夜王子と昼天使
夜王子と昼天使
夜と昼の現象学
二〇二四年一月十日。僕は明後日の哲学を考えて以来、夜と昼という曖昧な存在に気を奪われていた。手元のメモ書きには「昼と夜は、睡眠という確固たる断絶から生じた曖昧な領域ではないか」と書かれていた。多分、昼と夜というのを睡眠前と睡眠後という風に考えるのではなく、騒がしい場所と静かな場所くらいに考えているのだろう。僕はこう書いていた。
山地大樹
夜王子と昼天使
僕は夜王子、昼になると蒸発してしまうんだ。
君は、昼が来ることに怯えているの? 太陽が怖いの?
怯えるだって? 僕は昼を見たことがないんだ。

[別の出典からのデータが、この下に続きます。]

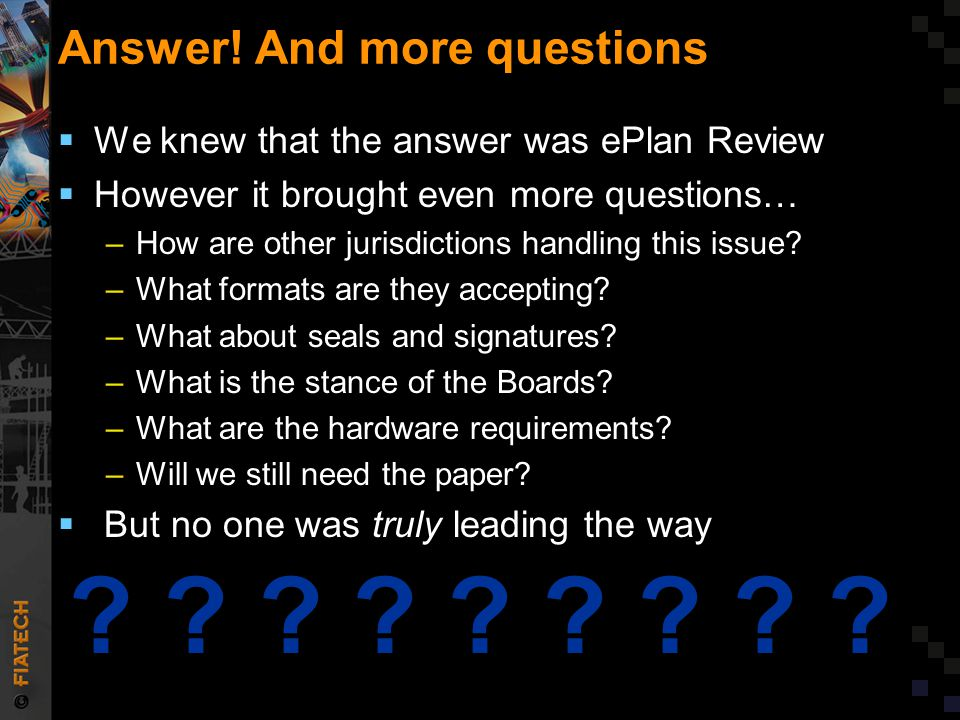 Answer! And more questions  We knew that the answer was ePlan Review  However it brought even more questions… –How are other jurisdictions handling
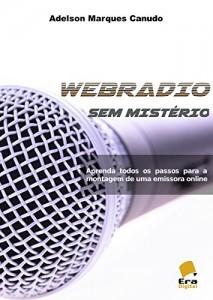 Baixar Webradio sem Misterio: Aprenda todos os passos para a montagem de uma emissora online pdf, epub, eBook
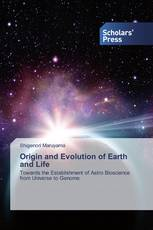 Origin and Evolution of Earth and Life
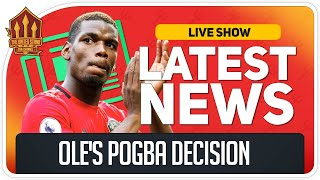 Solskjaer's Big Pogba Decision! Man Utd News Now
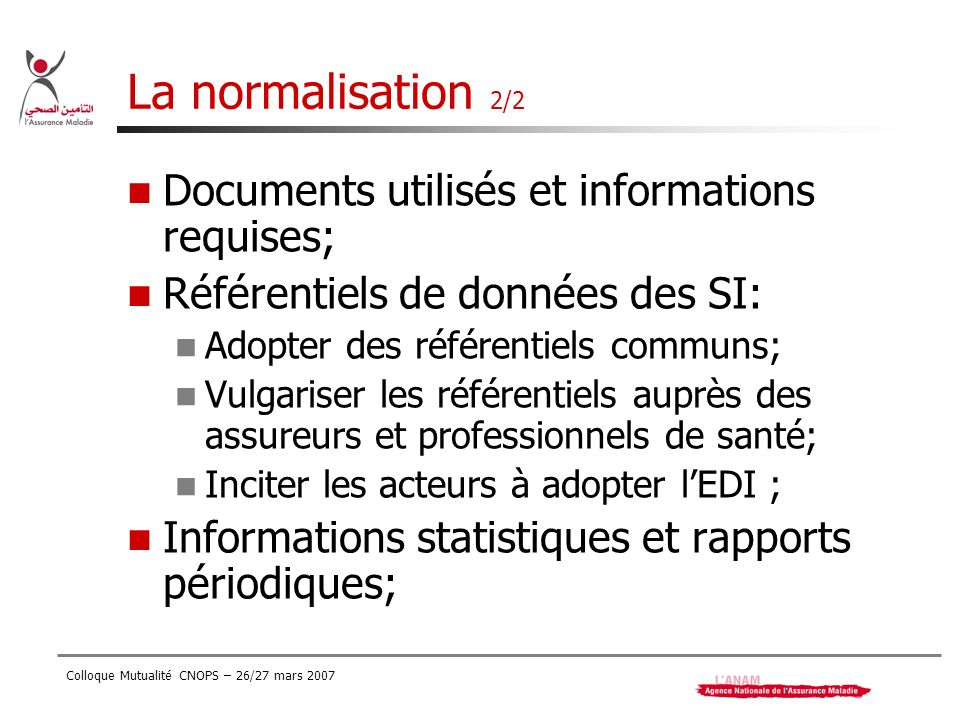 La normalisation 2/2 Documents utilisés et informations requises;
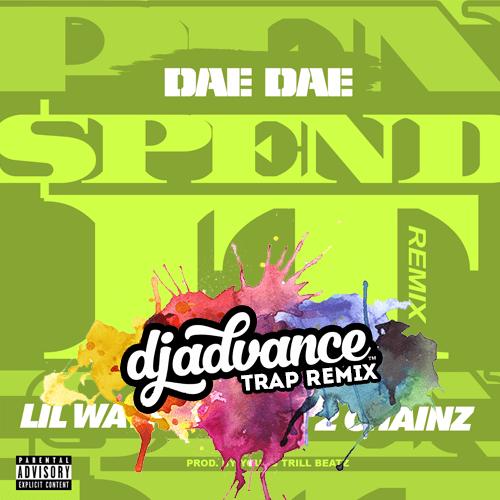 Dae Dae - Spend It (Dj Advance Festival Trap Remix)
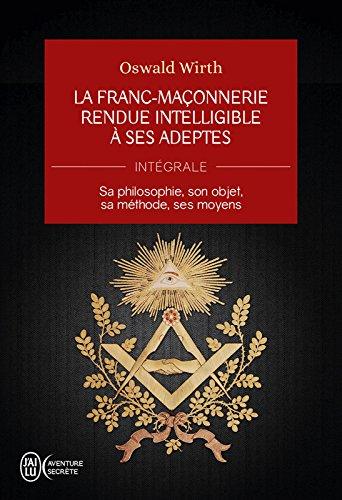 La Franc-maçonnerie rendue intelligible à ses adeptes (Intégrale): Sa philosophie, son objet, sa méthode, ses moyens par Oswald Wirth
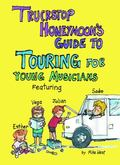 Truckstop Honeymoon's Guide to Touring for Young Musicians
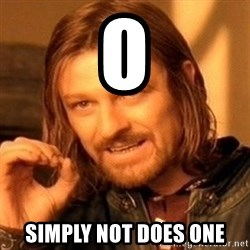 One Does Not Simply - O SIMPLY NOT DOES ONE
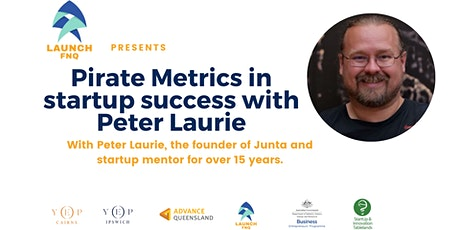 Pirate Metrics in startup success with Peter Laurie tickets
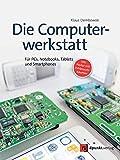 Die Computerwerkstatt: Für PCs, Notebooks, Tablets und Smartphones (inkl. Poster mit...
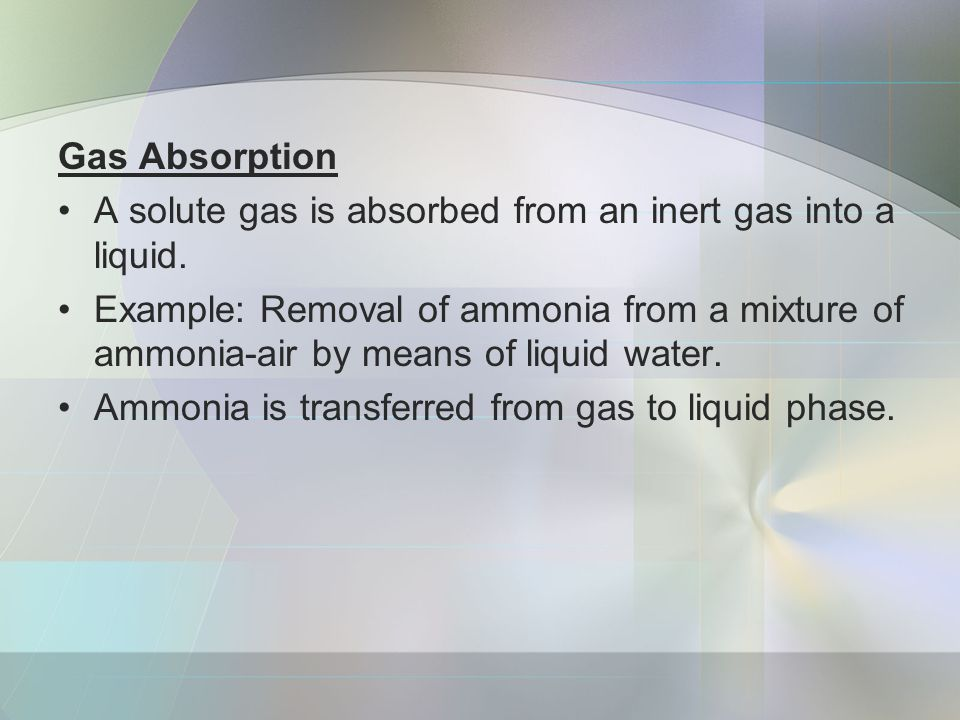 Gas Absorption A solute gas is absorbed from an inert gas into a liquid.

だから、どんな昼にどんな世界が広がっているのかを知らない。夜には、月と星が輝いているけど、昼には、人間と草花が、色という不思議な言語で会話していると聴いているよ。太陽が光を浴びせるなんて、さぞ鮮やかな世界が広がっているんだろうな。僕は、太陽の端っこが地面から顔をのぞかせた途端、あっという間に蒸発してしまうんだ。太陽が怖いわけではないよ。むしろ、太陽がある世界が羨ましいんだ。昼の世界に行ってみたいなあ。
昼の世界では、人間と草花は喧嘩ばかりしているの。君が思っているより平和な世界ではないのかもしれないわ。
そうなんだ、悲しいね。夜の世界では、沈黙のなか、皆が昼の世界を期待して震えているというのに。そんな風に聞くと、昼か来ることが怖くなってきた。太陽が訪れるのが怖い。ねえ、昼の世界の喧嘩のことは、ここだけの秘密にしてくれないか。夜の世界の住人たちは、みんな昼の世界が大好きなんだ。こんな思いをするのは僕だけでいい。
うん、わかったわ。ねえ、夜王子さん。私、夜の世界が大好きよ。昼の世界にはないものがたくさんあるもの。月と星が輝くなか、静寂と沈黙を感じられるのは夜の世界だけの特権ね。みんな、健気に眠りについているけれど。
ありがとう。僕も夜の世界が大好きなんだ。そして、少しのあいだだけど、君のことも大好きになったよ。ねえ、昼天使さん。僕はもうすぐ蒸発してしまうけど、君のこと想って生きることにするよ。昼の世界は信頼できないけど、君のことだけは信頼できるような気がしているんだ。
ありがとう。私も君のことが大好きよ。たとえ君が蒸発しても、君のことを忘れないから。